I think it's fitting that this thread asking if the Saxon Thin was a "grail-worthy" watch is still going strong. Let me tell you that yes, it absolutely is. The level of craft, of artistry on display even in Lange's simplest time-only watch is incredible. The materials and finishing are radiant to look at. The impeccable technique these watchmakers posses is remarkable to ponder. I look forward to enjoying this timepiece for many years to come.


----------



## WatchEater666 (May 27, 2019)

Looks great! Congrats. Those hands! 🙂


----------



## CFR (May 13, 2006)

HUGE congrats, and Happy Birthday to a fellow Saggitarian!! What a great way to celebrate!


----------



## Techniec (Dec 9, 2007)

Love it man, super elegant !!

Cheers,

Pieter


----------



## SWIMTEXAN (Feb 5, 2015)

Happy Birthday


----------



## peterki (Jan 3, 2013)

It looks great on your wrist, and of course it is a gorgeous watch! I do so very much understand your excitement  Enjoy!


----------



## TheDubaiExpat (Dec 27, 2019)

Wow, beautiful


----------



## mario1971 (Feb 4, 2020)

Beautiful! It's on my wish list


----------



## emiTstI (Feb 4, 2020)

Congratulations and happy birthday .. will look forward to seeing what you get next year!
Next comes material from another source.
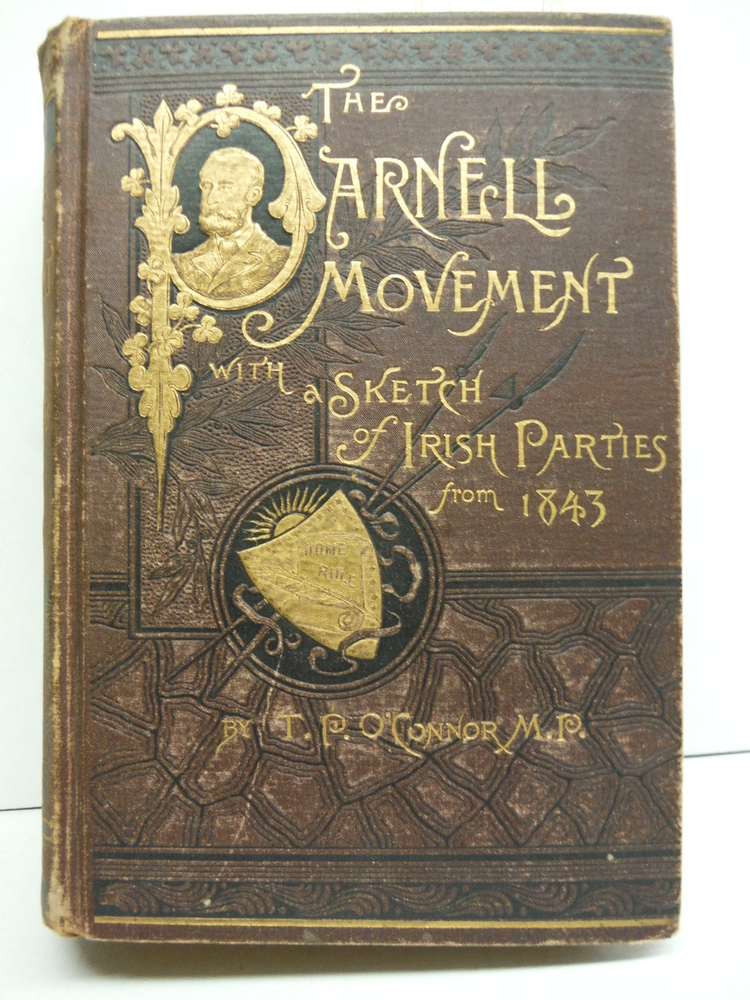 The Parnell Movement with a Sketch of Irish Parties from 1843 (Authorized Sixth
Sent from my iPhone using Tapatalk


----------



## Retumbo (Dec 10, 2019)

Nice Watch! What's your wrist size? I'm also considering a Saxonia thin 37 and it looks great on you.


----------



## weisscomposer (Dec 2, 2018)

Retumbo said:


> Nice Watch! What's your wrist size? I'm also considering a Saxonia thin 37 and it looks great on you.


Thank you!  My wrist is pretty much 7" exactly.


----------



## Retumbo (Dec 10, 2019)

Thanks for chiming back in! I had a chance to try on both the 37mm and the 40mm Saxonia Thin today. My wrist is about 6.25" and I definitely felt as though the 40mm was too big for a dress watch, with the 37mm being a much better fit. Hope to join the club shortly!


----------



## weisscomposer (Dec 2, 2018)

Retumbo said:


> Thanks for chiming back in! I had a chance to try on both the 37mm and the 40mm Saxonia Thin today. My wrist is about 6.25" and I definitely felt as though the 40mm was too big for a dress watch, with the 37mm being a much better fit. Hope to join the club shortly!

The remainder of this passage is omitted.